Cartographie "Classes de fragilité des copropriétés" (Cerema Hauts-de-France)
Cartographie "Classes de fragilité des copropriétés"

 

Une première phase a permis d’identifier, de géolocaliser et de caractériser l’ensemble des copropriétés du territoire. La table des unité parcellaires (TUP) du millésime 2017 des Fichiers fonciers a constitué la source principale qui a été appariée à d’autres bases de données : Registre national d’immatriculation des copropriétés, DV3F, fichiers de la taxe d’habitation, table des locaux et des propriétaires des Fichiers fonciers. Ce travail a été consolidé par un repérage de terrain réalisé par les services de la CAVM. Certaines emprises ont été enlevées ou ajoutées mais les observations sur site ont très majoritairement corroboré les informations issues des Fichiers fonciers.

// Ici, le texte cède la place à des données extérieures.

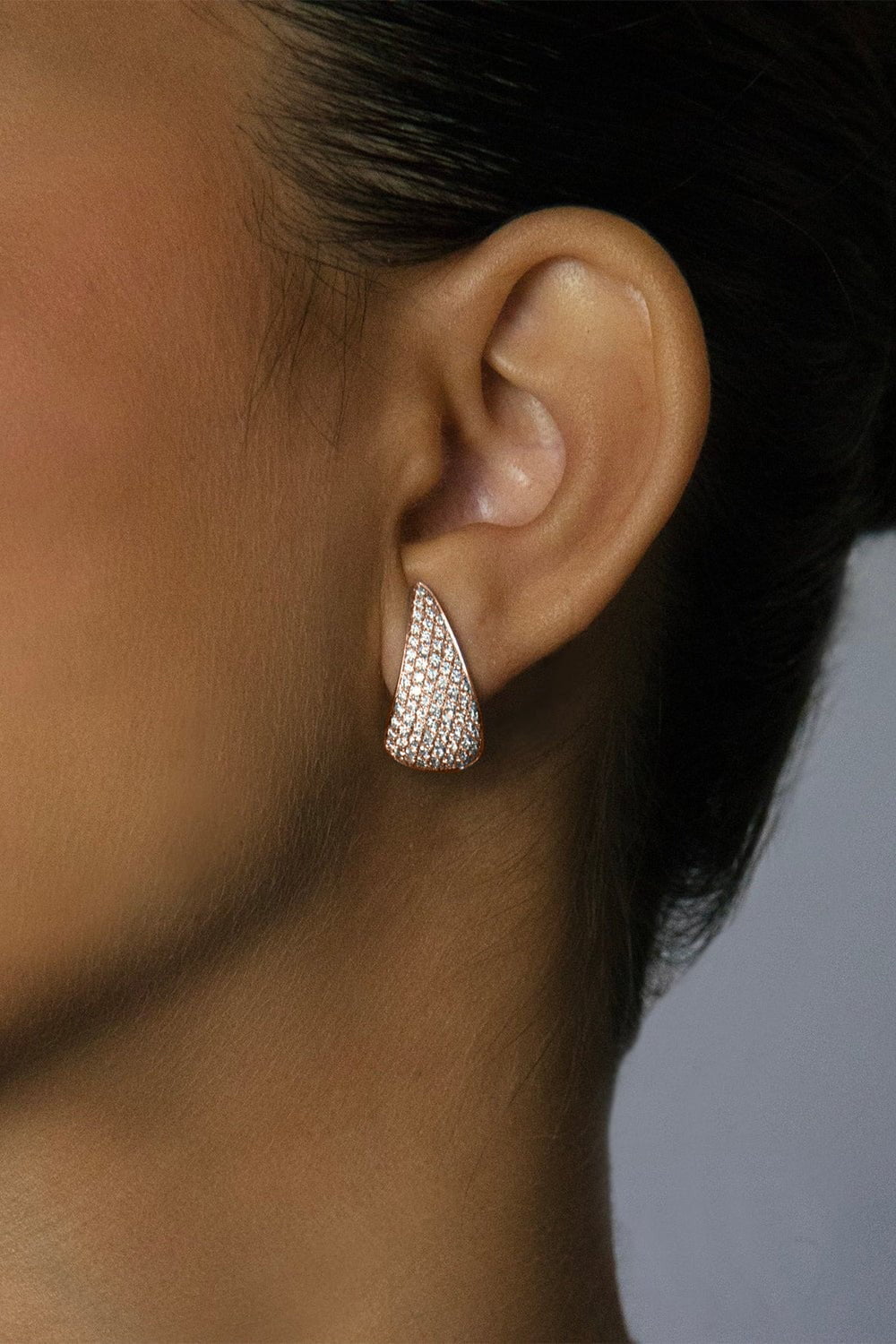 ANITA KO-Diamond Claw Earrings-ROSE GOLD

Dans un second temps, un travail de caractérisation du niveau de fragilité potentiel de chaque copropriété a été réalisé. Il reposait sur plusieurs critères et notamment la situation vis-à-vis du marché (importance de la vacance de 2 ans et plus, prix des transactions comparées à celles de biens comparables en matière de typologie et de localisation), la situation socio-économique des occupants, la situation financière de la copropriété ou encore la qualité extérieure du bâti. Les principaux syndics du territoire ont ensuite été rencontrés pour ajuster la fragilité en fonction de leur connaissance.

577 copropriétés comprenant au moins deux logements d’habitation ont été identifiées au sein du territoire, parmi lesquelles 56 répertoriées comme potentiellement en fragilité forte ou très forte. Le Registre constitue un apport intéressant par rapport aux Fichiers fonciers, notamment pour ce qui est de la situation juridique et financière des copropriétés (identification du syndic, procédure éventuelle en cours, montant des impayés, etc). Cependant, le taux d’immatriculation des entités de moins de 10 logements, surreprésentées dans la classe de fragilité la plus élevée, est faible au moment où est réalisé l’appariement entre les deux bases.  La CAVM, associée à la construction de la méthode, pourra procéder en interne à l’actualisation des données et observer la trajectoire des copropriétés sur plusieurs années.